Trainees in the private and public rank classes performed on average 0.31 standard deviations and 0.38 standard deviations worse on the tests, respectively, than those in the comparison group. Students’ performance worsened in anticipation of receiving rank information; they performed worse on the first exam, even before any information on relative rank was revealed. Researchers believe this outcome may reflect the value that individuals place on beliefs about their high relative ability, and concerns that the test results may contradict those beliefs. By decreasing their effort, they can ensure that receiving a low ranking relative to their peers does not impact their own perceptions of ability.

In contrast, offering awards boosted performance. Those in the employer recognition award class outperformed their public and private rank peers by 0.38 standard deviations, while those in the social visibility award class did better by 0.44 standard deviations. The overall effect of receiving both rank information and awards together was nil: there was no difference in performance among trainees in these two classes and the comparison group because the two effects cancelled one another out.

The effects of sharing information on rank were greatest among poorer performers. These negative effects were significant for the bottom seventy percent of performers and greatest among those who scored lowest on the baseline exam. The same was true of the positive effects of awards on performance: they produced the strongest effects on the weakest trainees. The researchers suggest this is likely because those with the lowest ability had a good chance of earning awards for displaying the most improvement. 

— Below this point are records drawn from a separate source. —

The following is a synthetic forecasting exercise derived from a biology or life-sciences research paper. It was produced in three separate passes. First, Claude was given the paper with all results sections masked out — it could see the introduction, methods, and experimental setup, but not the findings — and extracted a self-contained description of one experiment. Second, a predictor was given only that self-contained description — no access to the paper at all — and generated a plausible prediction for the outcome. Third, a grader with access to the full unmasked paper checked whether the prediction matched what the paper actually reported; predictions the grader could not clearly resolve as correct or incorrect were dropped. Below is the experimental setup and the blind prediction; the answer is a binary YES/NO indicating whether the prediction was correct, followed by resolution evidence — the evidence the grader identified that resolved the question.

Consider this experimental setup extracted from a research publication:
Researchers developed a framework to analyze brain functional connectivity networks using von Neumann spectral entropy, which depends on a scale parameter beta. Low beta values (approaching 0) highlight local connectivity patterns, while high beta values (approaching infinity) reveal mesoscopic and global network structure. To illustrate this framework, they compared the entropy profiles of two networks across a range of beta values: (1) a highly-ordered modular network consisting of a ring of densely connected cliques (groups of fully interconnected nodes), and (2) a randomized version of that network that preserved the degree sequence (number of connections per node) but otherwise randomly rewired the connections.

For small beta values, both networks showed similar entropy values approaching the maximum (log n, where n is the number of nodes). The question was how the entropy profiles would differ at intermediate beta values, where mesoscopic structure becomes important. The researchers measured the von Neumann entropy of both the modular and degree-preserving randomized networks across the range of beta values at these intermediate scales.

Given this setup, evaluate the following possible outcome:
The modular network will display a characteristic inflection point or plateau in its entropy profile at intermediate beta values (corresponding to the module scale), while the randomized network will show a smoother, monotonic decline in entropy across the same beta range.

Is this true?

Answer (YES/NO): YES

These results suggest that offering awards in public service trainings can motivate a significant improvement in performance, but that facilitating interpersonal comparisons between trainees can have offsetting negative effects, particularly among the poorest performers. The implications of these results may be greatest for training programs in roles where the potential for harm is high, such as in health services, and thus poor performance by weaker staff is more costly. Eliminating measures that facilitate interpersonal comparisons may produce better performance among weaker staff.